Wilfried Wurth and colleagues at Hamburg University, Munich University of Technology, Donostia International Physics Center and the University of País Vasco in Donostia-San Sebastián have now found a way of following attosecond processes. They began by firing X-rays at the sulphur, which excites an electron, leaving behind a positive core-hole. The electron then quickly moves onto the ruthenium metal -- in less time than it takes for the hole to be filled by another electron. This process is called hole decay, or the "natural lifetime" of the hole, and is known to take 500 attoseconds.
By measuring the spectroscopic signal coming from their sample, the physicists were able to time the electron transfer as taking place in less than 320 attoseconds (320 x 10-18 seconds). Their technique therefore involves using the lifetime of the hole as an internal "stopwatch".

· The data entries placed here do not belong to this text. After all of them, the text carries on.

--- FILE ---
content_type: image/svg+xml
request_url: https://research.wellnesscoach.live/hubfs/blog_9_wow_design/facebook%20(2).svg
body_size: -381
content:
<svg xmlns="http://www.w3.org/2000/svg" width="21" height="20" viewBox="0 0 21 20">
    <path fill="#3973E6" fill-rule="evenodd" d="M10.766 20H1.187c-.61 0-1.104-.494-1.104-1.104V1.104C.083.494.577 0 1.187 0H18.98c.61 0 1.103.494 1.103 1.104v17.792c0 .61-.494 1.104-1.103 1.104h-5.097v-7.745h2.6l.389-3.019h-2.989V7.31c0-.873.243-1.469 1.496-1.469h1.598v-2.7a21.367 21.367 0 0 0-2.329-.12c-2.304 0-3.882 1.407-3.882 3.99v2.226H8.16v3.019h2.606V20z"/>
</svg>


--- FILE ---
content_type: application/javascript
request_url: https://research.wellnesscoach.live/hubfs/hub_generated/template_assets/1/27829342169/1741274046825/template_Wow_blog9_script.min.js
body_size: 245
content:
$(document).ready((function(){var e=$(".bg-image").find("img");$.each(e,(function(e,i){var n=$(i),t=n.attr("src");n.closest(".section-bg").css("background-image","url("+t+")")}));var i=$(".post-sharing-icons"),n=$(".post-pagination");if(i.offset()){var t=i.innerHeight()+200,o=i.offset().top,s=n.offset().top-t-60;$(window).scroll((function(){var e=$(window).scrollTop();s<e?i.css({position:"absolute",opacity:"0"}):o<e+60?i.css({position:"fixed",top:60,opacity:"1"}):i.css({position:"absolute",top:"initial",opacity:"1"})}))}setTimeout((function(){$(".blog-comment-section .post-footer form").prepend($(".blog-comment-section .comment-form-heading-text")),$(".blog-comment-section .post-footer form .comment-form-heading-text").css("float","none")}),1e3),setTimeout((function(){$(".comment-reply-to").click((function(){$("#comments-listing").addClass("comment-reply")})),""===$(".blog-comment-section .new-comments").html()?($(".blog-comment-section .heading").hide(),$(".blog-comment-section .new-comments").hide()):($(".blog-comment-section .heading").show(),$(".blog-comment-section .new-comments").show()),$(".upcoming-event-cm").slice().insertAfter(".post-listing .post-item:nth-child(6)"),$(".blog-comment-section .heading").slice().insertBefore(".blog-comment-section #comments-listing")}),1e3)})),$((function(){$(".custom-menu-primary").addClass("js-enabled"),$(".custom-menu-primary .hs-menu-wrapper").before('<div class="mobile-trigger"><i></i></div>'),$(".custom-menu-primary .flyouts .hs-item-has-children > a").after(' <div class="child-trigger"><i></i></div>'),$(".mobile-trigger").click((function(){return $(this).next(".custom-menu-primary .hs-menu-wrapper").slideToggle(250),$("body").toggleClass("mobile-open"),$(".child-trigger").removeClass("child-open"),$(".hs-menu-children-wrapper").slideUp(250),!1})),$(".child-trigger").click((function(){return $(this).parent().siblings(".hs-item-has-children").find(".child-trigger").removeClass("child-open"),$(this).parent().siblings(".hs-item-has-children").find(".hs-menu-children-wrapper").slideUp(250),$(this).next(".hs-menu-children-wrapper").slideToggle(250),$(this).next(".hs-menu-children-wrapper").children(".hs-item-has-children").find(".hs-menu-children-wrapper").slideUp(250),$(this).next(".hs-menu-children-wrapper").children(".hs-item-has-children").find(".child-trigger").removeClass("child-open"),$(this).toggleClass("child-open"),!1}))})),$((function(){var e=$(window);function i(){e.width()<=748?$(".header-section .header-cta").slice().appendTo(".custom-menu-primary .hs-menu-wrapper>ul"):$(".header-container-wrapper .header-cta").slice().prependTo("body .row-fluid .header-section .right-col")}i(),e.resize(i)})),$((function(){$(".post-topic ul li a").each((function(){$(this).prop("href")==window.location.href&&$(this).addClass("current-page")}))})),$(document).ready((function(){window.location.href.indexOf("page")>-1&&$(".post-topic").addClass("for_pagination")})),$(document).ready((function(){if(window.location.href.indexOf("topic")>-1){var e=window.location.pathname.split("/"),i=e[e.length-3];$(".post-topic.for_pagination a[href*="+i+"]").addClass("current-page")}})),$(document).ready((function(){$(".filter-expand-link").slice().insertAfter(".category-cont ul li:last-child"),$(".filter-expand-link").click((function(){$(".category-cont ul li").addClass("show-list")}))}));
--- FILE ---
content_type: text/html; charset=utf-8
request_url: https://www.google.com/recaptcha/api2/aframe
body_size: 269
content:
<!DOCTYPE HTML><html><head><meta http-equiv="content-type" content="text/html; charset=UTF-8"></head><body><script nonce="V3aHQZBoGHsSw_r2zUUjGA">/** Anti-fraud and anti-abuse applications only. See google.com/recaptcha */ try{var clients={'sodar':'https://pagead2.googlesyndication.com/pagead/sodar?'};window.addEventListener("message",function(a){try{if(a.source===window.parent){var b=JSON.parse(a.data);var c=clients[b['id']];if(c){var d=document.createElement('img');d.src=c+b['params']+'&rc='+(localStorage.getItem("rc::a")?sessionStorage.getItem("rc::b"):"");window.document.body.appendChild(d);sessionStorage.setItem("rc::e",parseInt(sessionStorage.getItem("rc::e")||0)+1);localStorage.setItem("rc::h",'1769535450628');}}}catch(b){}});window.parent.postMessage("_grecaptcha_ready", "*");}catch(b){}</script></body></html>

"Nature provides us with a built in clock for even the fastest processes in atoms and molecules," lead author Alexander Föhlisch told PhysicsWeb. "Our approach with the core-hole clock method is to use this to follow ultrafast dynamic processes down to the attosecond regime."
The Germany-Spain team says its method could be extended to study how electrons in different spin states of "up" and "down" travel through materials by using polarized X-rays. This will be important when developing quantum computers and "spintronic" devices that exploit the spin of electrons as well as their charge.